## [TASK INSTRUCTIONS]
(a) In the film review, why does the writer say the filmmakers' "small miracle" is less than the one it took to write the book? Answer in one to three sentences.
(b) Go on with the film review from where it stops.

[EXTRACTED TEXT — start]

Wednesday, April 23, 2008

The Diving Bell and the Butterfly


This review was written for the festival screening of "The Diving Bell and the Butterfly."


Overall Grade 4 out of 5 A must watch movie!







CANNES -- Director Julian Schnabel and screenwriter Ronald Harwood have performed a small miracle in adapting for the screen Jean-Dominique Bauby's autobiography "The Diving Bell and the Butterfly." Not, of course, as much as the one it took for the former "Elle" editor to write the book when he was paralyzed from head to toe and could communicate only by blinking his left eye.


But their film does justice to the enormous courage and determination of the man and the caring patience of those who helped him. Taking a very different approach to the award-winning 2004 Spanish film "The Sea Inside," in which Javier Bardem played a suicidal quadriplegic, the movie boasts an equally fine lead performance, by Mathieu Amalric, and matches that film's broad appeal.

A vivacious and charismatic magazine editor, Bauby is stricken at 43 with the cerebro-vascular incident that first plunges him into a coma and then leaves him with what is called "locked-in syndrome." His brain works perfectly but his body doesn't, save the left eye. It is from that eye's point-of-view that the film is almost entirely told and Janusz Kaminski's cinematography does marvels in suggesting the suffocating horror of Bauby's predicament and the wide variety of images that bring him joy and hope.

[EXTRACTED TEXT — finish]
[ENTRIES SUPPLIED — start]

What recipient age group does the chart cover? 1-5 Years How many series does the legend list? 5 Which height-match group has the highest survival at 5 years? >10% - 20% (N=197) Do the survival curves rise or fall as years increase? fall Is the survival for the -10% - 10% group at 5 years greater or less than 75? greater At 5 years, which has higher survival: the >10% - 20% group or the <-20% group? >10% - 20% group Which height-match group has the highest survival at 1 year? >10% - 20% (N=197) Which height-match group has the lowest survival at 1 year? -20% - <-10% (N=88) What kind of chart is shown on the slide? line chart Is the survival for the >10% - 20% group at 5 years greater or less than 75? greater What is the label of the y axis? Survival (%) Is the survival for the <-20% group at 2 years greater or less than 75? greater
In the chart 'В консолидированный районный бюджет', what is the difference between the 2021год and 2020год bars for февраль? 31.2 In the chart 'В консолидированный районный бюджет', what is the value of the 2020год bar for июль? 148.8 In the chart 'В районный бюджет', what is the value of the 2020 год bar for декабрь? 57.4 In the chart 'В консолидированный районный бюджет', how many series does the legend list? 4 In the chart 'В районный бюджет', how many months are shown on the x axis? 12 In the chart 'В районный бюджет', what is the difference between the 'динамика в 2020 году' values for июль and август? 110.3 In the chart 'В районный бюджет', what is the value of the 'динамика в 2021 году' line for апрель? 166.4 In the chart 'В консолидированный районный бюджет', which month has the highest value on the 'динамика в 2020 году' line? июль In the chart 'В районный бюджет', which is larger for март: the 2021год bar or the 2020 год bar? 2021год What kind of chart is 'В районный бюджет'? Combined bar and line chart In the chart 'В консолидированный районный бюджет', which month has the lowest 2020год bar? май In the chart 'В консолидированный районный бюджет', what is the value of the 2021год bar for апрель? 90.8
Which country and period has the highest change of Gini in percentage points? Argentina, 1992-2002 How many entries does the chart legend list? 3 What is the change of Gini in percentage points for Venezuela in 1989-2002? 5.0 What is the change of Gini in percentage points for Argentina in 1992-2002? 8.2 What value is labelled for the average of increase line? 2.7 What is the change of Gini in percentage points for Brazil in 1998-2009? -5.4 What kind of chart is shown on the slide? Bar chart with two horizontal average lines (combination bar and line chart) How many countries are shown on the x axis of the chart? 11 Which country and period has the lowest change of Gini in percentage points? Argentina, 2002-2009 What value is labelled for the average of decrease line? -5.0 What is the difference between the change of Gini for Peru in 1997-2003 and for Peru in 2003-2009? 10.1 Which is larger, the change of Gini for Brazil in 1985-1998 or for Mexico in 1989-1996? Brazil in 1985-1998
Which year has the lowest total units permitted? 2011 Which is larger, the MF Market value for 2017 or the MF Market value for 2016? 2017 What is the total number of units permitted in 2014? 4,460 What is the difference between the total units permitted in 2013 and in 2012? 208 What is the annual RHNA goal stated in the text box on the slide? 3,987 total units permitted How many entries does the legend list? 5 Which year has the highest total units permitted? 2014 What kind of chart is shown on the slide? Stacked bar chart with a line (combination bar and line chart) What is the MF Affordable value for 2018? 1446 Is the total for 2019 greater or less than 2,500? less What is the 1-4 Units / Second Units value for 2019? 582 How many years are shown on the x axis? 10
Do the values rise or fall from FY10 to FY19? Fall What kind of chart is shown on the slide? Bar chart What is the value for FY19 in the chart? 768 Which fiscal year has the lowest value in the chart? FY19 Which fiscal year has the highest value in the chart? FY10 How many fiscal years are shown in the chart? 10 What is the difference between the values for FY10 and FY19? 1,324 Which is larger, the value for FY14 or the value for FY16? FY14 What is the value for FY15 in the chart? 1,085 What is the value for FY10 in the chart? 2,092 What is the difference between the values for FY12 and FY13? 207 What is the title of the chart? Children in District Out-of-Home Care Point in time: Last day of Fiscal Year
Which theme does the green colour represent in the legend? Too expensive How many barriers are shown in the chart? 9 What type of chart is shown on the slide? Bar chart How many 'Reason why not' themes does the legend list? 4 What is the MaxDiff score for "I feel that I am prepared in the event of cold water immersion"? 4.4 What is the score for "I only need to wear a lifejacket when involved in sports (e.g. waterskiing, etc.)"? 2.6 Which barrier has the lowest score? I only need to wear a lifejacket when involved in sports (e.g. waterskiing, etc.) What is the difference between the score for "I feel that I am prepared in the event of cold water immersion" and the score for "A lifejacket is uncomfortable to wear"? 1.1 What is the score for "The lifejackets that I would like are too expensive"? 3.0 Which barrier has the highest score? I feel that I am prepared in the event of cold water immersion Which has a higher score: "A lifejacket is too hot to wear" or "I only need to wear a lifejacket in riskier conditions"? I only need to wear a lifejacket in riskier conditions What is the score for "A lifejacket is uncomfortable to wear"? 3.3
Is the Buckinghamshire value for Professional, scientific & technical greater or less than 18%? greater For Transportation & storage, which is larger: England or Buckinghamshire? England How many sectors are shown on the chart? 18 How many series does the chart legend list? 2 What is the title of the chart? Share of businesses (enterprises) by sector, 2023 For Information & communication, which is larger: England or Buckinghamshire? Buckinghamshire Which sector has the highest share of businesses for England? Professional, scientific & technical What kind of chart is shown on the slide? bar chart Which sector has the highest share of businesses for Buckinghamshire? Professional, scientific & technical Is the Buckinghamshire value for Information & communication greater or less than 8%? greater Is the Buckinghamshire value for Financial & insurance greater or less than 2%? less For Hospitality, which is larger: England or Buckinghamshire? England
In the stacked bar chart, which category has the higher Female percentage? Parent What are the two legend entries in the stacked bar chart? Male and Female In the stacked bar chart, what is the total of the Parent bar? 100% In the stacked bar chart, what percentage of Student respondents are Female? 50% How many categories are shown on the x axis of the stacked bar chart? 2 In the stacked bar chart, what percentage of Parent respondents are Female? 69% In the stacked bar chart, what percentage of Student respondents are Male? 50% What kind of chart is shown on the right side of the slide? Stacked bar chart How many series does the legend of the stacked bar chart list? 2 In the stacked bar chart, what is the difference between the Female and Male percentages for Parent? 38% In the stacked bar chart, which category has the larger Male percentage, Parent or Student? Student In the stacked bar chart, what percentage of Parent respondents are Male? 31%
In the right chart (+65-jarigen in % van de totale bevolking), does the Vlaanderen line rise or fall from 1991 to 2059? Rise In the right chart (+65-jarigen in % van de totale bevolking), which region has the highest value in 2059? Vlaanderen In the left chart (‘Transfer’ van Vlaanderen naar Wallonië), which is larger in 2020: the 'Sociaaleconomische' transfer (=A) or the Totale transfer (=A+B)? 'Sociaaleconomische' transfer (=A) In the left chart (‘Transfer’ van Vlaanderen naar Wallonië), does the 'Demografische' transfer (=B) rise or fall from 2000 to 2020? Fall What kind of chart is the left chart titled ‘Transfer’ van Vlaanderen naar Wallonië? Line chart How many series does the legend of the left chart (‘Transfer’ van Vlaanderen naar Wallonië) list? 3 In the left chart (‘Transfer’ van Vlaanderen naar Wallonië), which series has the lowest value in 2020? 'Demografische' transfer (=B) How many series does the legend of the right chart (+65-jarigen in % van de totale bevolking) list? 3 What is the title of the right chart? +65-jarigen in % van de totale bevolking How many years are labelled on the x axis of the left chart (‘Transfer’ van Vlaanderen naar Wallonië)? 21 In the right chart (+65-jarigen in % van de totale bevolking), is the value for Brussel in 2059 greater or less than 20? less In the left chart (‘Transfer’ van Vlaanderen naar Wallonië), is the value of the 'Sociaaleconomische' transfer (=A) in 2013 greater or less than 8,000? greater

[ENTRIES SUPPLIED — finish]

## [EXERCISE ANSWERS]
(a) The writer says Bauby's own feat was greater because he wrote the book while paralyzed from head to toe. He could communicate only by blinking his left eye.

(b)
A brief period of self-pity is overcome by the painstaking attention of his therapists, Henriette (Marie-Josee Croze) and Marie (Olatz Lopez Garmendia), who develop the pattern whereby he blinks at letters of the alphabet in order to form words and then sentences. Celine (Emmanuelle Seigner), the mother of his three children, whom he had abandoned shortly before he had his stroke, also nurses him devotedly. Among many scenes of tender mercy, she translates when Bauby's new lover calls to speak to him only to say that she cannot bear to see him in his current state. Celine must translate his blinking reply: "Each day I wait for you."